21 августа 1911 года обиженный и рассерженный сотрудник Лувра по имени Винченцо Перуджа спрятался в шкафчике, где хранились метлы, дождался в нем закрытия музея, а затем покинул здание с «Моной Лизой» под пиджаком. Будучи гордым итальянцем, Перуджа, очевидно, полагал, что «Мона Лиза» должна выставляться в Италии, а не во Франции. А потому преисполнился решимости лично вернуть давно утраченное сокровище на родину. Однако, как и многие другие похитители произведений искусства, он вскоре обнаружил, что украсть знаменитую картину куда легче, чем избавиться от нее. В течение двух лет он прятал портрет в собственной квартире, после чего был арестован при попытке продать его галерее Уффици во Флоренции. Несмотря на то что миссия вора провалилась, ему тем не менее удалось поднять славу «Моны Лизы» на новый уровень. Смелая кража и последующее чудесное возвращение картины приковали к ней внимание всего французского общества. Итальянцы тоже не остались безучастны: их настолько взволновал патриотизм соотечественника, что они посчитали Перуджа скорее героем, нежели преступником. В итоге, прежде чем вернуться к своему французскому владельцу, «Мона Лиза» была провезена по всей Италии.
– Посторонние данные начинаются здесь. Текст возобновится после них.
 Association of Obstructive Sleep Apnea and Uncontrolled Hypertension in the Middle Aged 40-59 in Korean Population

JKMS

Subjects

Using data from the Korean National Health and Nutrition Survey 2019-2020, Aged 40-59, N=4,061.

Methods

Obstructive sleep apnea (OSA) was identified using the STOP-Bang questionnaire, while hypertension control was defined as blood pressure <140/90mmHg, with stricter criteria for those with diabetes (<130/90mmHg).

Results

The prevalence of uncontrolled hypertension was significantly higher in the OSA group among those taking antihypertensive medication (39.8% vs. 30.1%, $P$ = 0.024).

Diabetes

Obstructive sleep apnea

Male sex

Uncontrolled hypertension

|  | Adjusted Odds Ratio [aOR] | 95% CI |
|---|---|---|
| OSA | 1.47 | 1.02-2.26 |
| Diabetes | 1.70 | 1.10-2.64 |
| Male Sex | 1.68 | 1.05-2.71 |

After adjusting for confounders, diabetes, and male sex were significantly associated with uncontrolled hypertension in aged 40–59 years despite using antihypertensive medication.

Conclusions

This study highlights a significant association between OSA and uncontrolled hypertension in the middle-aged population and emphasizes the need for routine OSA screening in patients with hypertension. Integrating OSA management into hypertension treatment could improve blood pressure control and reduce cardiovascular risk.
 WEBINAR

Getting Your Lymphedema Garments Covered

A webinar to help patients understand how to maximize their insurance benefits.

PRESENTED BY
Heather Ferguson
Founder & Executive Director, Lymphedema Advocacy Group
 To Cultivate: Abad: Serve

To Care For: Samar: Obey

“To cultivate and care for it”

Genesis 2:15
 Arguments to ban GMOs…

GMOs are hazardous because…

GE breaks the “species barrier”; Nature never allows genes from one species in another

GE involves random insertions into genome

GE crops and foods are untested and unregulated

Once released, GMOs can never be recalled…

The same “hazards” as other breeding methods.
С тех пор слава шедевра да Винчи только росла. Картине предстояло стать жертвой преступлений еще дважды – один раз ее облил кислотой вандал, а затем в том же году молодой боливиец Уго Унгаза Виллегас швырнул в нее камнем. Но прежде она стала отправной точкой для других художников. Самая известная – пародия, написанная в 1919 году дадаистом Марселем Дюшаном[19]. Последний высмеял самого Леонардо, снабдив коммерческую репродукцию усами, козлиной бородкой и непристойной надписью. За ним последовали Сальвадор Дали и Энди Уорхол с собственными интерпретациями и многие другие. В общей сложности «Мону Лизу» копировали сотни раз и упоминали в тысячах рекламных объявлений. Как пишет в своей книге Дональд Сассун, все эти люди – воры, вандалы, художники и рекламодатели, не говоря о музыкантах, киношниках и даже NASA (помните кратер на Венере?), – использовали «Мону Лизу» в собственных интересах. Одни – чтобы что-то доказать, другие – чтобы еще больше прославиться, третьи – чтобы просто воспользоваться ярлыком, который, по их мнению, заключает в себе определенный смысл. Но каждый раз, когда они использовали «Мону Лизу», та использовала их, все глубже проникая в фибры западной культуры и сознание миллиардов людей. Сегодня невозможно вообразить себе искусство без нее, и в этом смысле «Мона Лиза» – воистину величайшая из картин. Впрочем, равно невозможно объяснить ее уникальный статус некими особыми качествами самой картины.

 

Последнее утверждение представляет определенную проблему, ибо, объясняя успех портрета, основное внимание мы уделяем как раз его особенностям. Если вы – Кеннет Кларк, вам ничего не нужно знать об обстоятельствах восхождения «Моны Лизы» к славе, чтобы понять, почему это произошло: достаточно просто взглянуть на нее. Проще говоря, это – самая знаменитая картина в мире потому, что она лучшая. И хотя на осознание данного факта ушло некоторое время, оно тем не менее было неизбежным. Вот почему, впервые видя этот портрет, многие приходят в замешательство. По их глубокому убеждению, характерные особенности должны сразу бросаться в глаза – но такого не происходит. Разумеется, большинство людей лишь пожимают плечами. Дескать, некто умнее и опытнее видит то, что, к сожалению, не в состоянии узреть они. С другой стороны, утверждает Дональд Сассун, какие свойства ни возьми – новая техника, с помощью которой Леонардо добился эффекта легкой дымки, таинственная женщина, ее загадочная улыбка, даже слава самого да Винчи, – всегда найдется уйма других произведений искусства, которые покажутся не только не хуже, но даже лучше.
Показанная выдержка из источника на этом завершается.